══ Исходный отрывок ══
После этого Старец снова сказал мне: «Радость моя! Молю тебя, стяжи мирный дух и тогда тысячи душ спасутся около тебя». И это повторил еще два раза.

Вслед за тем, в неизобразимой радости, с усилением голоса, Старец сказал: «Вот я тебе скажу об убогом Серафиме – и потом, понизя свой голос, продолжал, – я усладился словом Господа моего Иисуса Христа, где Он говорил: в дому Отца Моего обители мнози суть, те. для тех, которые служат Ему и прославляют Его святое Имя. На этих словах Христа Спасителя, я убогий, остановился и возжелал видеть оные небесные обители и Господь не лишил меня убогого Своей милости, Он исполнил мое желание и прошение: вот я и был восхищен в эти небесные обители; только не знаю, с телом или кроме тела, Бог весть, это непостижимо. А о той радости и сладости небесной, которую я там вкушал, сказать тебе невозможно». И с сими словами отец Серафим замолчал. В это время он склонился несколько вперед, голова его с закрытыми взорами поникла долу и простертой дланью правой руки он совершенно тихо и одинаково водил против сердца. Лицо его постепенно изменялось и издавало чудный свет и наконец до того просветилось, что невозможно было смотреть на него; на устах же и во всем выражении его была такая радость и восторг небесный, что поистине можно было назвать его в это время земным ангелом и небесным человеком. Во все время таинственного своего молчания он как будто созерцал что-то с умилением и слушал что-то с изумлением. Но чем именно восхищалась и наслаждалась душа праведника знает один Бог.

Праведник Божий по немощи человеческого языка не мог словами объяснить дивного восхищения своего в небесные обители, зато показал мне чудным светом своего лица и таинственным своим молчанием. А я хотя и был самовидцем этого дивнего события, но всегда скажу одно и тоже, что Бог весть, как все это совершилось.
═══
══ Содержимое набора данных ══
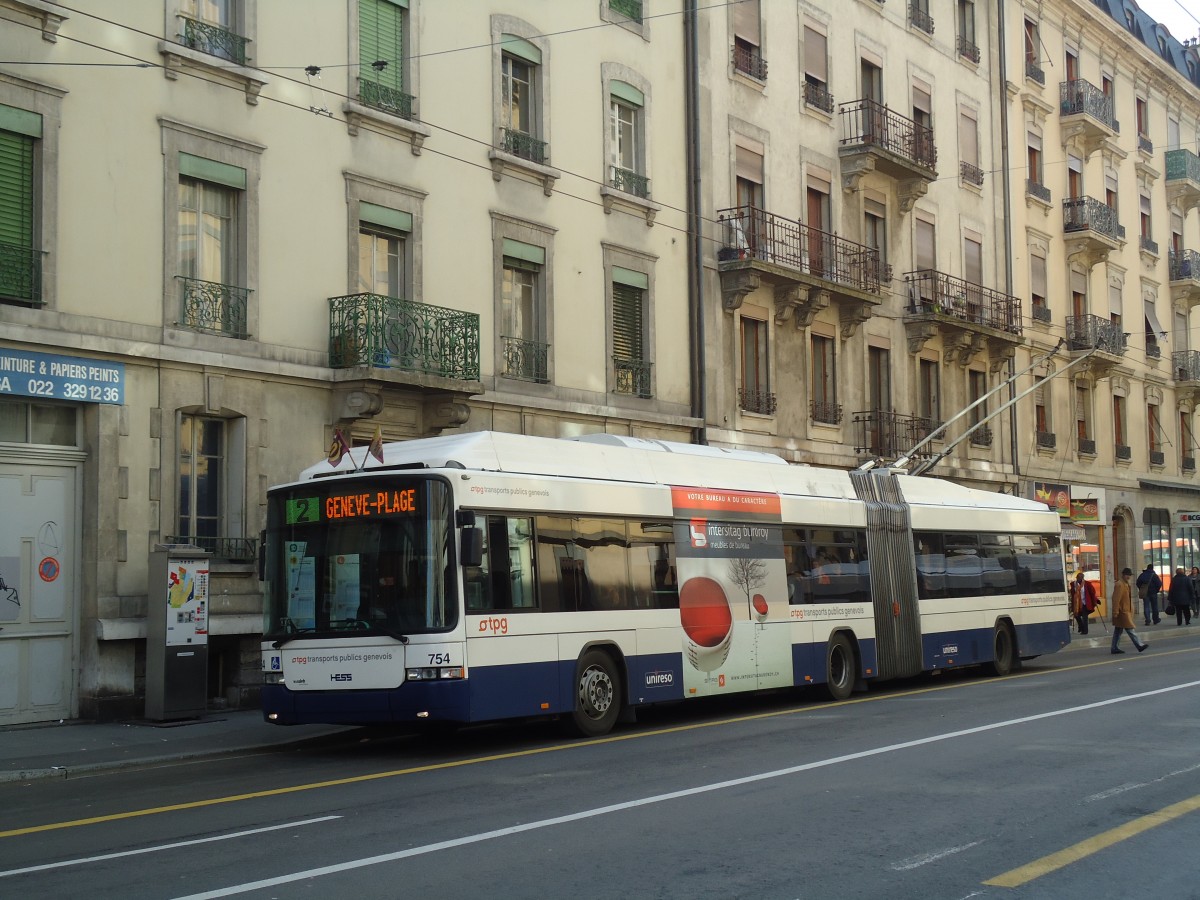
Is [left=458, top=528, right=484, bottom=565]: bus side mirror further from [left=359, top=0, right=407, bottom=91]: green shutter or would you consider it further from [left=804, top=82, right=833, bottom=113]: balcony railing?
[left=804, top=82, right=833, bottom=113]: balcony railing

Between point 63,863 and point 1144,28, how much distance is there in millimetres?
49169

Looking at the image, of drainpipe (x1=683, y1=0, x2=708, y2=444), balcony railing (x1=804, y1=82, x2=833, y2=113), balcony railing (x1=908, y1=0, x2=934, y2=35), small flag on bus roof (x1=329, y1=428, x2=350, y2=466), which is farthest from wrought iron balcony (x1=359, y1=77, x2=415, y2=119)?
balcony railing (x1=908, y1=0, x2=934, y2=35)

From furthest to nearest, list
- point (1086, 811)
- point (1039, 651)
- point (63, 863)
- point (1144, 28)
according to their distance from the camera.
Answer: point (1144, 28) < point (1039, 651) < point (1086, 811) < point (63, 863)

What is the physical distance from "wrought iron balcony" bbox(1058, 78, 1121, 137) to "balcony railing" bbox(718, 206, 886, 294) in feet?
41.7

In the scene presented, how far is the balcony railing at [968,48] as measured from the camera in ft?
121

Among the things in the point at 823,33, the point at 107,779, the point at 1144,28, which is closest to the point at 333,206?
the point at 107,779

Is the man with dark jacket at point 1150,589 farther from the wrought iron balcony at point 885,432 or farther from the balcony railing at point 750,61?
the balcony railing at point 750,61

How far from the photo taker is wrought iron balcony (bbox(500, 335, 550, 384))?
22.7 metres

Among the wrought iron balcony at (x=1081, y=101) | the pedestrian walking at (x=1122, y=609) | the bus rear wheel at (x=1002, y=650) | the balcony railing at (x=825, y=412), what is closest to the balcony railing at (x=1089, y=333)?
the wrought iron balcony at (x=1081, y=101)

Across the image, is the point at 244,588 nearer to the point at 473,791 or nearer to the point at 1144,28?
the point at 473,791

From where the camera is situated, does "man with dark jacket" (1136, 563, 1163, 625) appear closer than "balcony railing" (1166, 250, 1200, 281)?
Yes

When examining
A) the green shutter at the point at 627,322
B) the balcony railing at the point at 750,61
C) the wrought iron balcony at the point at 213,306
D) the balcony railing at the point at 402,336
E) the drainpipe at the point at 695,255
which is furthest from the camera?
the balcony railing at the point at 750,61

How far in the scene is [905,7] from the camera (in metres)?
34.5

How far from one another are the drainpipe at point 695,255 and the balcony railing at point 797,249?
773 mm
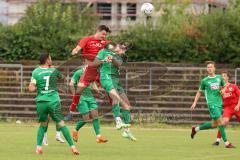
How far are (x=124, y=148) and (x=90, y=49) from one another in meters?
2.76

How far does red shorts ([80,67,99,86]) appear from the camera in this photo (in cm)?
2184

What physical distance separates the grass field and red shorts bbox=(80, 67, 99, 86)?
1.53 m

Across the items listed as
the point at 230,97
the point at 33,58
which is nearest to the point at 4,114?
the point at 33,58

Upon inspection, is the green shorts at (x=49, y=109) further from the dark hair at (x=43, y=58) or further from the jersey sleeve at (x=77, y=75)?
the jersey sleeve at (x=77, y=75)

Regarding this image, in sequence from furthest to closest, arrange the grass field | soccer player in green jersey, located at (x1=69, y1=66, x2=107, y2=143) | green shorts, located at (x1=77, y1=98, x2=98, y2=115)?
green shorts, located at (x1=77, y1=98, x2=98, y2=115) → soccer player in green jersey, located at (x1=69, y1=66, x2=107, y2=143) → the grass field

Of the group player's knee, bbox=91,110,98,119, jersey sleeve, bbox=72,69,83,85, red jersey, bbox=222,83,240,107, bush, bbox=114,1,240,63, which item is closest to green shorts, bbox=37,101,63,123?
player's knee, bbox=91,110,98,119

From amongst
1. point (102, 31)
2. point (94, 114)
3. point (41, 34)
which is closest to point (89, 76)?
point (94, 114)

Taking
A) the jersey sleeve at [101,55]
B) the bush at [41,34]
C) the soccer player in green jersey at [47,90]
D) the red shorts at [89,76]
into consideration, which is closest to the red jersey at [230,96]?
the red shorts at [89,76]

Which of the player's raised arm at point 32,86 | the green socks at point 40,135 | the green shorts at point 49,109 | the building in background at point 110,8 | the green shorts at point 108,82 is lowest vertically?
the green socks at point 40,135

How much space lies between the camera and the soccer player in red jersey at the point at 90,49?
69.6ft

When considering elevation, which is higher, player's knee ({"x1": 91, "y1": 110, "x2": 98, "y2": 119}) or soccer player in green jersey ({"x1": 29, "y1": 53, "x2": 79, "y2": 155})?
soccer player in green jersey ({"x1": 29, "y1": 53, "x2": 79, "y2": 155})

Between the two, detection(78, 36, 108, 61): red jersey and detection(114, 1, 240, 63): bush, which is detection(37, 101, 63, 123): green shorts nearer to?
detection(78, 36, 108, 61): red jersey

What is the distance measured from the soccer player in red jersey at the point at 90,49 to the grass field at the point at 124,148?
4.73 ft

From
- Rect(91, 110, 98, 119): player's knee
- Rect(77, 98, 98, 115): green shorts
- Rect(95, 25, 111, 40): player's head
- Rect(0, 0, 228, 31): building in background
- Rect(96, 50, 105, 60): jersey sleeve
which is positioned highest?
Rect(0, 0, 228, 31): building in background
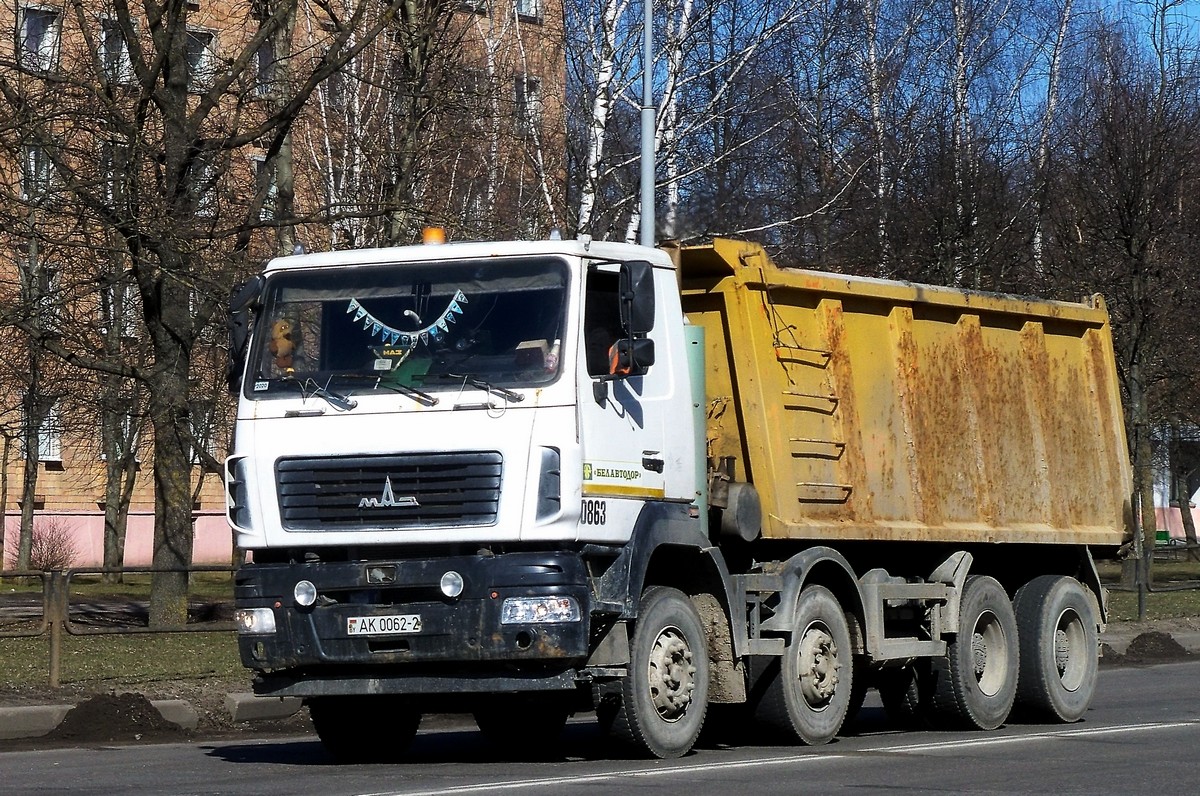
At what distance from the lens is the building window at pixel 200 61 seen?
68.2ft

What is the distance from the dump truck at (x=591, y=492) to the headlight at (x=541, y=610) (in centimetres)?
1

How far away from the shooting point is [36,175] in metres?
18.7

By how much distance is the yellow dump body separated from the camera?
11.4 metres

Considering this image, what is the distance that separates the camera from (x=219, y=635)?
16016 mm

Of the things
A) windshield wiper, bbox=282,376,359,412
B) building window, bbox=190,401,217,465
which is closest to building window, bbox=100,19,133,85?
building window, bbox=190,401,217,465

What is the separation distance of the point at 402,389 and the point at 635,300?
131 cm

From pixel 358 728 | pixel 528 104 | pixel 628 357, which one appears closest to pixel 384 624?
pixel 358 728

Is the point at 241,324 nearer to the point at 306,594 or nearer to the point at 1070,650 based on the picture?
the point at 306,594

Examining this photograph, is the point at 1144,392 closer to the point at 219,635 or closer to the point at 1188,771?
the point at 219,635

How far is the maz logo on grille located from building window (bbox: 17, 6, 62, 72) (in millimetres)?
10284

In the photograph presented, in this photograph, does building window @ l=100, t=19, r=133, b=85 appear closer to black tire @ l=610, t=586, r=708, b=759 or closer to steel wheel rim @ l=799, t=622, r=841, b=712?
steel wheel rim @ l=799, t=622, r=841, b=712

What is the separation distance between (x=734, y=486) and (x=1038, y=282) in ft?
68.7

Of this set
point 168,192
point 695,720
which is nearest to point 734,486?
point 695,720

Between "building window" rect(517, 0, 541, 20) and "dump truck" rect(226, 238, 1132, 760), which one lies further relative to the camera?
"building window" rect(517, 0, 541, 20)
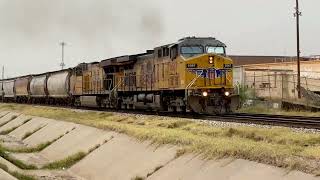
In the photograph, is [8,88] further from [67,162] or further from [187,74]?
═══
* _Условия задания_:
**1.** Ответьте на вопросы по отрывку о старце Серафиме:
(a) Сколько еще раз старец повторил просьбу стяжать мирный дух?
(b) Какой рукой старец тихо водил против сердца?
(c) Кем в последнем абзаце назван рассказчик по отношению к дивному событию?
**2.** Перепишите дословно часть отрывка о старце Серафиме: всё от слов «Праведник Божий по» вплоть до слов «все это совершилось.».
**3.** Перескажите короче абзац отрывка о старце Серафиме, начинающийся словами «Праведник Божий по немощи», сохранив его главные факты.
Для ответов опирайтесь только на отрывок о старце Серафиме.

* _Ответы по заданиям_:
**1.**
(a) Еще два раза.
(b) Правой рукой.
(c) Самовидцем.

**2.**
Праведник Божий по немощи человеческого языка не мог словами объяснить дивного восхищения своего в небесные обители, зато показал мне чудным светом своего лица и таинственным своим молчанием. А я хотя и был самовидцем этого дивнего события, но всегда скажу одно и тоже, что Бог весть, как все это совершилось.

**3.** Из-за немощи человеческого языка праведник не смог словами описать свое восхищение в небесные обители. Вместо этого он показал его чудным светом лица и таинственным молчанием. Рассказчик видел это событие своими глазами, но всегда повторяет одно: Бог весть, как все это совершилось.